July 7, 2014

Google uses a patented learning machine techniques using real human to read your content and answer several question to see if your site passed their quality check list.

Here are the sample question they asks themselves to differentiate high from low quality.

1. Would you trust the information presented in this article?

2. Is this article written by an expert or enthusiast who knows the topic well, or is it more shallow in nature?

3. Does the site have duplicate, overlapping, or redundant articles on the same or similar topics with slightly different keyword variations?

4. Would you be comfortable giving your credit card information to this site?

5. Does this article have spelling, stylistic, or factual errors?

6. Are the topics driven by genuine interests of readers of the site, or does the site generate content by attempting to guess what might rank well in search engines?

7. Does the article provide original content or information, original reporting, original research, or original analysis?

8. Does the page provide substantial value when compared to other pages in search results?

9. How much quality control is done on content?

10. Does the article describe both sides of a story?

11. Is the site a recognized authority on its topic?

12. Is the content mass-produced by or outsourced to a large number of creators, or spread across a large network of sites, so that individual pages or sites don’t get as much attention or care?

13. Was the article edited well, or does it appear sloppy or hastily produced?

14. For a health related query, would you trust information from this site?

15. Would you recognize this site as an authoritative source when mentioned by name?

16. Does this article provide a complete or comprehensive description of the topic?

17. Does this article contain insightful analysis or interesting information that is beyond obvious?

18. Is this the sort of page you’d want to bookmark, share with a friend, or recommend?

19. Does this article have an excessive amount of ads that distract from or interfere with the main content?

20. Would you expect to see this article in a printed magazine, encyclopedia or book?

21. Are the articles short, unsubstantial, or otherwise lacking in helpful specifics?

22. Are the pages produced with great care and attention to detail vs. less attention to detail?

23. Would users complain when they see pages from this site?
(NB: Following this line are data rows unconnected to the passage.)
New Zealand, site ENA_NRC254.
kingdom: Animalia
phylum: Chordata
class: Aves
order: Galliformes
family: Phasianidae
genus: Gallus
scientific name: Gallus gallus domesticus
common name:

These are the questions that Google asks real readers to decide whether your website is trustworthy or notable. These answers are collated and merged to their machine learning technique to discern whether the content of your site contains high quality information and trustworthy information. Some of these websites that are deemed to be trustworthy by Google gets the HTTPS or secure server website that means your website runs on a secure server and had been verified by Google.